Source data

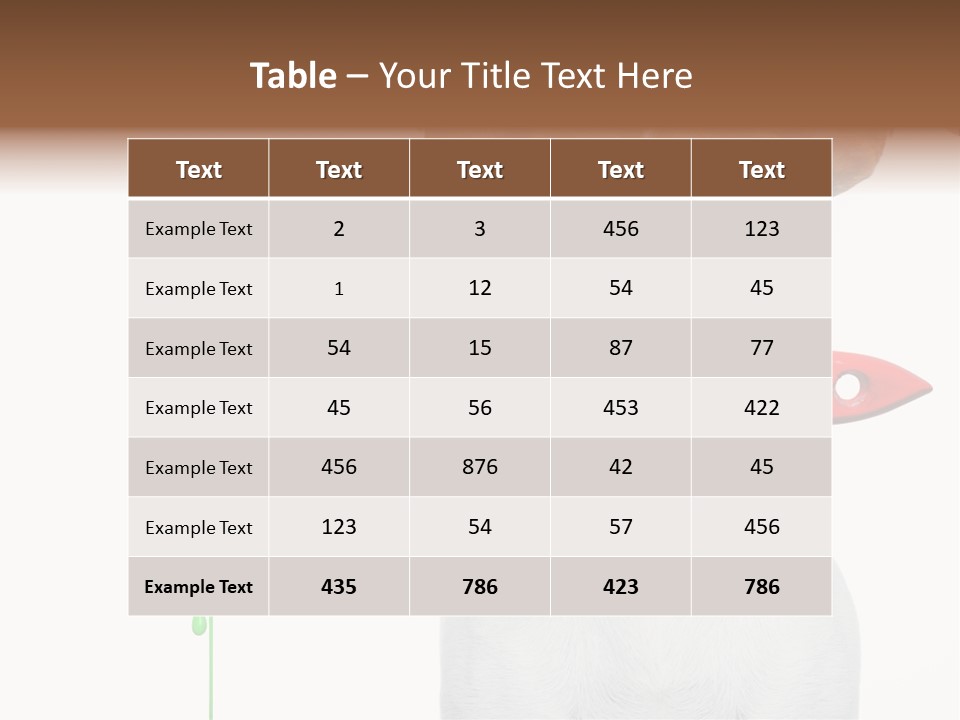 Table – Your Title Text Here

| Text | Text | Text | Text | Text |
|---|---|---|---|---|
| Example Text | 2 | 3 | 456 | 123 |
| Example Text | 1 | 12 | 54 | 45 |
| Example Text | 54 | 15 | 87 | 77 |
| Example Text | 45 | 56 | 453 | 422 |
| Example Text | 456 | 876 | 42 | 45 |
| Example Text | 123 | 54 | 57 | 456 |
| Example Text | 435 | 786 | 423 | 786 |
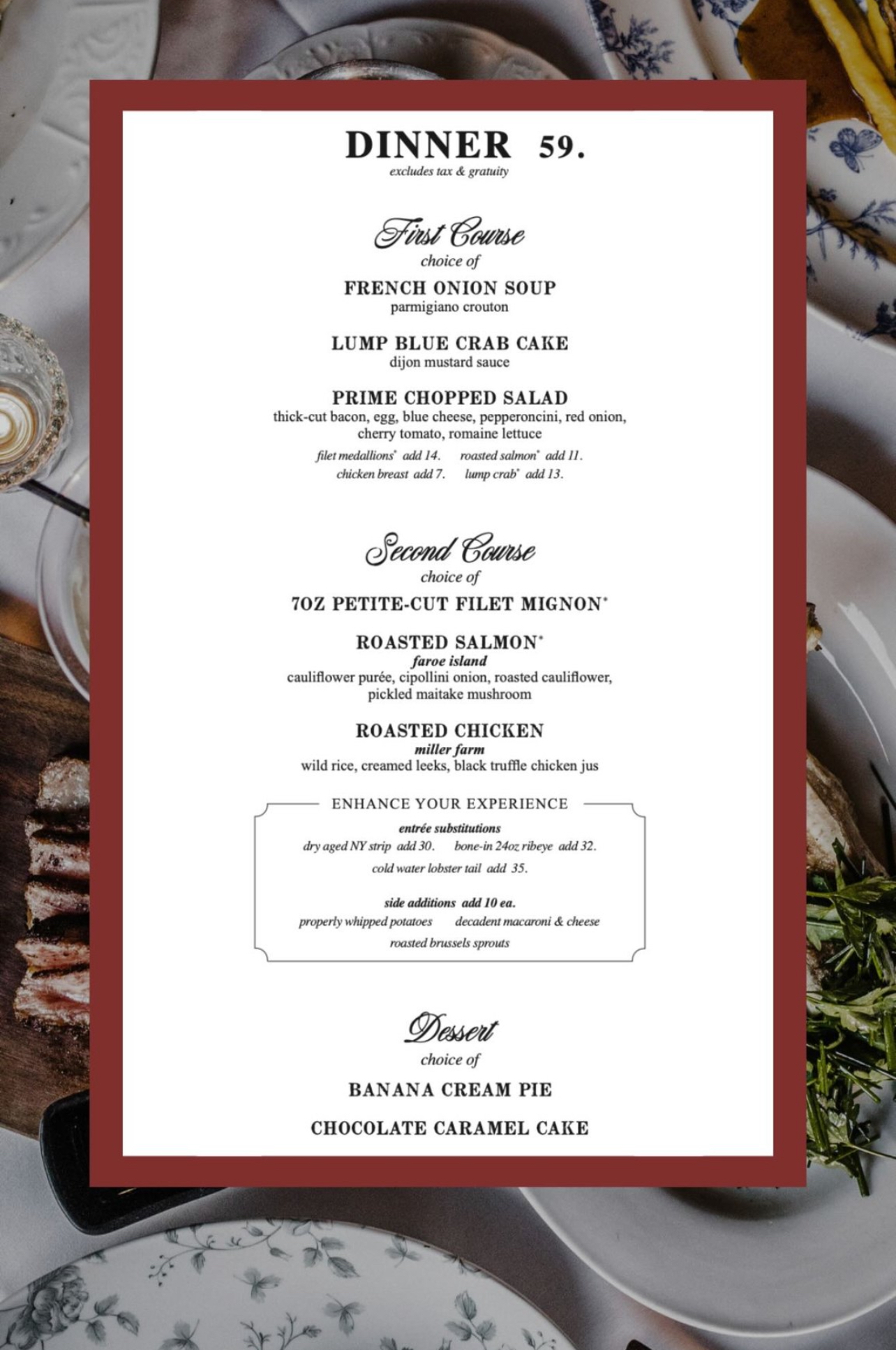 DINNER 59.
excludes tax & gratuity

First Course
choice of

FRENCH ONION SOUP
parmigiano crouton

LUMP BLUE CRAB CAKE
dijon mustard sauce

PRIME CHOPPED SALAD
thick-cut bacon, egg, blue cheese, pepperoncini, red onion, cherry tomato, romaine lettuce
filet medallions* add 14. roasted salmon* add 11.
chicken breast add 7. lump crab* add 13.

Second Course
choice of

7OZ PETITE-CUT FILET MIGNON*

ROASTED SALMON*
faroe island
cauliflower purée, cipollini onion, roasted cauliflower, pickled maitake mushroom

ROASTED CHICKEN
miller farm
wild rice, creamed leeks, black truffle chicken jus

ENHANCE YOUR EXPERIENCE
entrée substitutions
dry aged NY strip add 30. bone-in 24oz ribeye add 32.
cold water lobster tail add 35.

side additions add 10 ea.
properly whipped potatoes decadent macaroni & cheese
roasted brussels sprouts

Dessert
choice of

BANANA CREAM PIE

CHOCOLATE CARAMEL CAKE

Task details |
Copy out the data above exactly, except the pictures.

Exercise response |
 Table – Your Title Text Here

| Text | Text | Text | Text | Text |
|---|---|---|---|---|
| Example Text | 2 | 3 | 456 | 123 |
| Example Text | 1 | 12 | 54 | 45 |
| Example Text | 54 | 15 | 87 | 77 |
| Example Text | 45 | 56 | 453 | 422 |
| Example Text | 456 | 876 | 42 | 45 |
| Example Text | 123 | 54 | 57 | 456 |
| Example Text | 435 | 786 | 423 | 786 |
 DINNER 59.
excludes tax & gratuity

First Course
choice of

FRENCH ONION SOUP
parmigiano crouton

LUMP BLUE CRAB CAKE
dijon mustard sauce

PRIME CHOPPED SALAD
thick-cut bacon, egg, blue cheese, pepperoncini, red onion, cherry tomato, romaine lettuce
filet medallions* add 14. roasted salmon* add 11.
chicken breast add 7. lump crab* add 13.

Second Course
choice of

7OZ PETITE-CUT FILET MIGNON*

ROASTED SALMON*
faroe island
cauliflower purée, cipollini onion, roasted cauliflower, pickled maitake mushroom

ROASTED CHICKEN
miller farm
wild rice, creamed leeks, black truffle chicken jus

ENHANCE YOUR EXPERIENCE
entrée substitutions
dry aged NY strip add 30. bone-in 24oz ribeye add 32.
cold water lobster tail add 35.

side additions add 10 ea.
properly whipped potatoes decadent macaroni & cheese
roasted brussels sprouts

Dessert
choice of

BANANA CREAM PIE

CHOCOLATE CARAMEL CAKE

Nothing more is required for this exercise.